Put simply, a split holiday booking is where the various arrangements are booked through more than one provider.
There is, of course, nothing wrong with using any number of providers to book one’s holiday or, indeed, simply turning up at one’s chosen destination and simply going with the flow. This article is therefore geared towards those who like to book all their arrangements in advance.
The traditional way of doing this is to use a tour operator – be they a huge, high street company or a small, specialist outfit – who would book all the flights, accommodation and any transfers, car hire etc.

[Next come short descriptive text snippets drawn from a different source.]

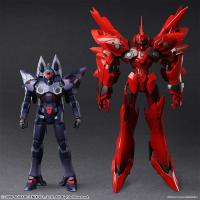 Gallery Image of Weltall-Id Action Figure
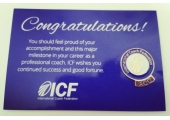 ICF accreditation ACC - awarded by the International Coaching Federation professional body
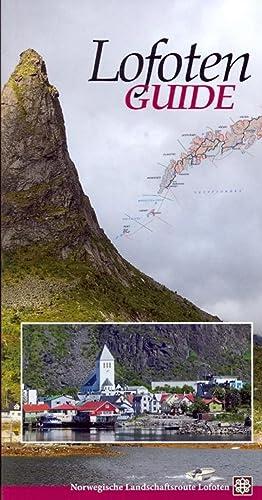 Lofoten Guide : Norwegische Landschaftsroute Lofoten: Rune Jakobsen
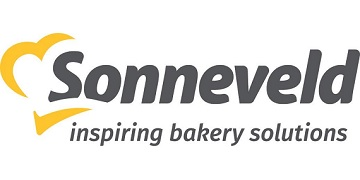 Sonneveld UK logo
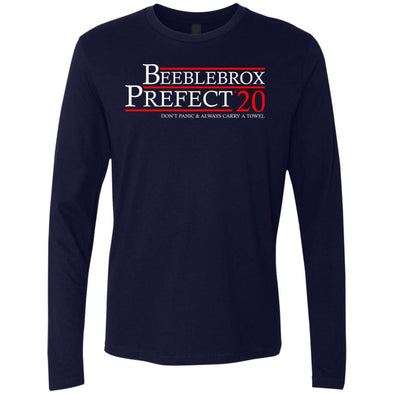 T-Shirts - Beeblebrox Prefect 20 Premium Long Sleeve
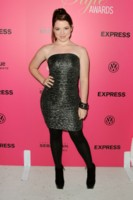 Jennifer Stone picture G293297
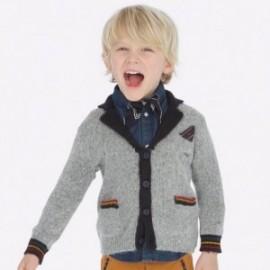Elegantní pletený svetr pro chlapce Mayoral 4437-76 šedá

Under UK law, any tour operator that wishes to provide holiday arrangements that include an international flight, is obliged to hold an ATOL licence. An ATOL license is nothing to do with being a member of a trade body (like ABTA) but is a form of financial bonding that is arranged by the UK’s Civil Aviation Authority (CAA), a government agency.
Booking a flight inclusive holiday through an ATOL bonded tour operator means that, should that company go bust before you travel, any money that you have paid over will be refunded in full. Beyond The Ordinary holds an ATOL licence with the CAA.
Notice however how I refer to a ‘flight inclusive holiday’ as this is where the issue of split holiday bookings becomes more complicated.
Many travellers now wish to book their own international flights – perhaps because they have plenty of ‘Miles’ to use up – and to then book everything else through a tour operator. That is all fine but, even if that tour operator has an ATOL licence, please note that you will not be covered if they go bust. The ATOL only covers flight inclusive holidays.
From a purely financial point of view, it always makes sense to pay either the deposit and / or balance by credit card. As long as the sum involved is over £100, the credit card company is then liable to refund you.
That is fine in terms of getting back your money for the ground arrangements. What happens if you paid for the flights in cash and the tour operator goes bust at the last moment? Your flights will still be in place but you’ll have nowhere to stay. Perhaps not a massive problem if all you’ve booked is a city break to Paris – what if it’s 3 weeks touring Cuba?
Aside from the whole issue of ATOL protection, there are other practical considerations that clients should be aware of.
If, for example, you book a complete package (ie flights, accommodation etc) with a tour operator, your flight is cancelled due to snow, industrial action etc, and you are unable to travel because all other flights are full, your tour operator is obliged to refund the entire cost of the holiday.
If, however, you have booked your own flights and the same situation arises, unfortunately the tour operator is not obliged to refund any of your holiday costs. Not all travel insurance policies will cover you in such circumstances.
In addition, if one books one’s own flights separately, generally speaking these ‘flight only’ fares need to be paid for in full at the time of booking and are immediately non-refundable / non-changeable – if you change your mind or need to amend your plans, you’re stuck. In opting for a flight inclusive holiday you will generally only need to pay a deposit at the time of booking. We’re not saying that by booking a package you can make any changes you want, whenever you want, but there is generally more flexibility.